One morning whilst he was making ready a mess of beans for his community's dinner, he happened to be thus ravished in spirit, and stood for a considerable time with his hand in the beans, having his mind absorpt in God, and tears streaming from his eyes, fell into the vessel of beans before him. The Duke of Adria, or Atria, in whose estate Conversano was comprised, and who often retired from the court of King Ferdinand I. to pass some months in the country, coming to this convent, passed through the kitchen, and saw the holy brother in this wonderful rapture. He stood some time in great surprise, and said, "Blessed are the religious brethren whose meals are seasoned with such tears." After he was gone from the place, James came to himself, and being informed that so great a guest was come, he went to ask the duke what he was pleased to order to be dressed for his dinner. "I will eat nothing," said the duke, "but some of the beans which have been seasoned with your tears". Which answer gave the saint extreme confusion. The duke took every occasion of testifying his extraordinary veneration for his sanctity.

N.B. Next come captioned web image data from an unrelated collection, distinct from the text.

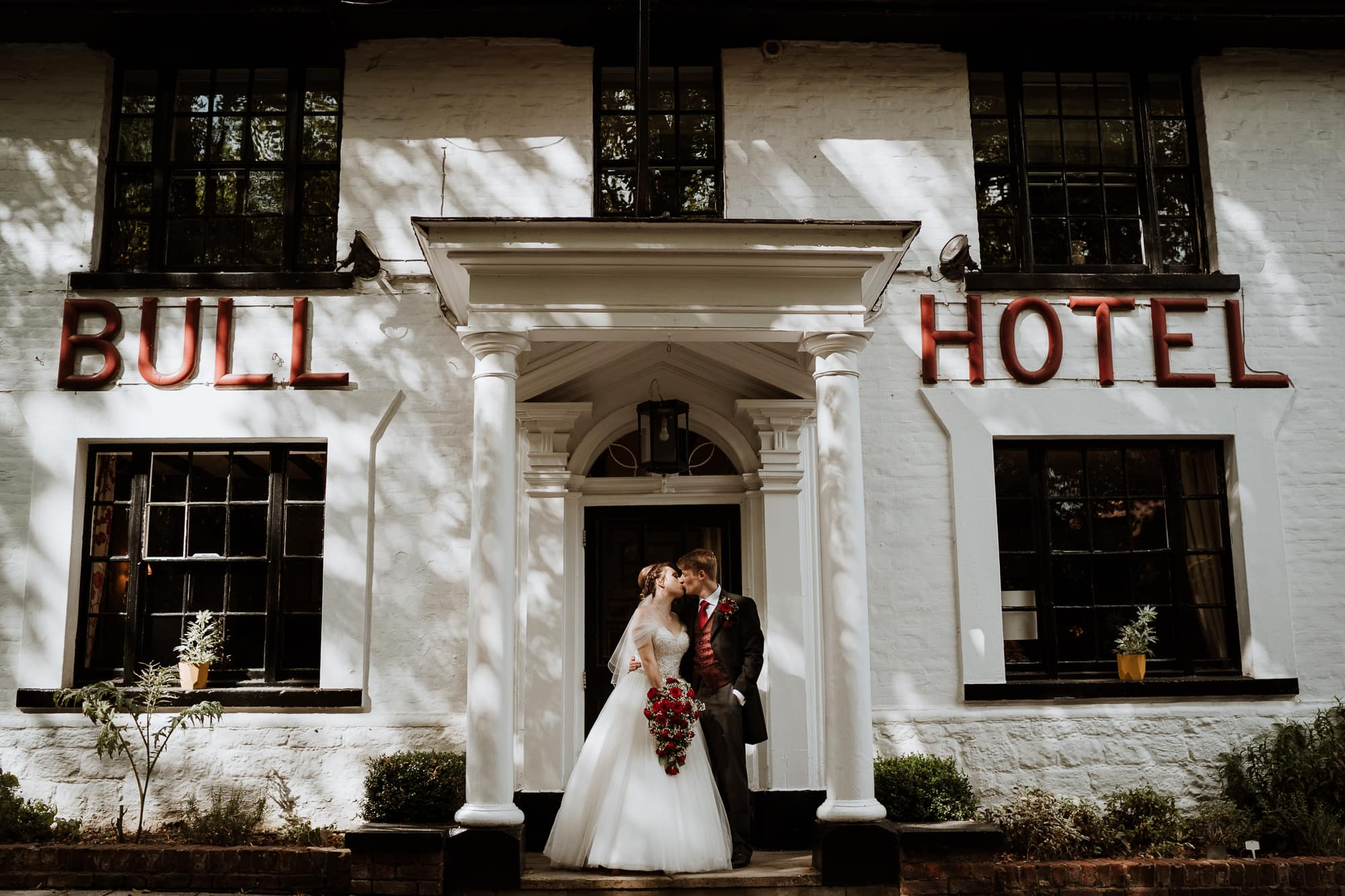 Bride and Groom kissing in the doorway of the Bull Hotel in Wrotham
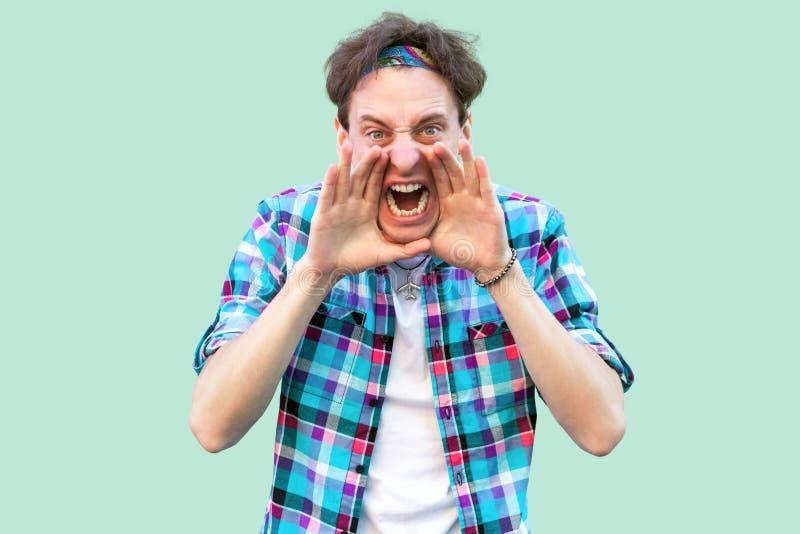 Stående av att skrika den unga mannen i tillfälligt blått rutigt skjorta- och huvudbindelanseende med händer på hans framsida som royaltyfria foton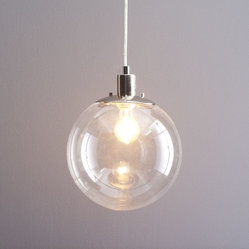 Globe Pendant - This globe pendant is beautiful in its simplicity and rather easy on the pocketbook. The glass material and spherical shape will never look dated, and it works well in every room of the house.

St. James was sent back by his superiors to Bitetto, and there closed a holy life by a most happy death, in 1485, on the 27th of April: but his festival occurs on the 20th in the Martyrology published by Pope Benedict XIV. for the use of his Order. His body remains uncorrupted at Bitecto; and an account of many miracles wrought through his intercession is collected from authentic vouchers by Papebroke, in April, t. 3, p. 527.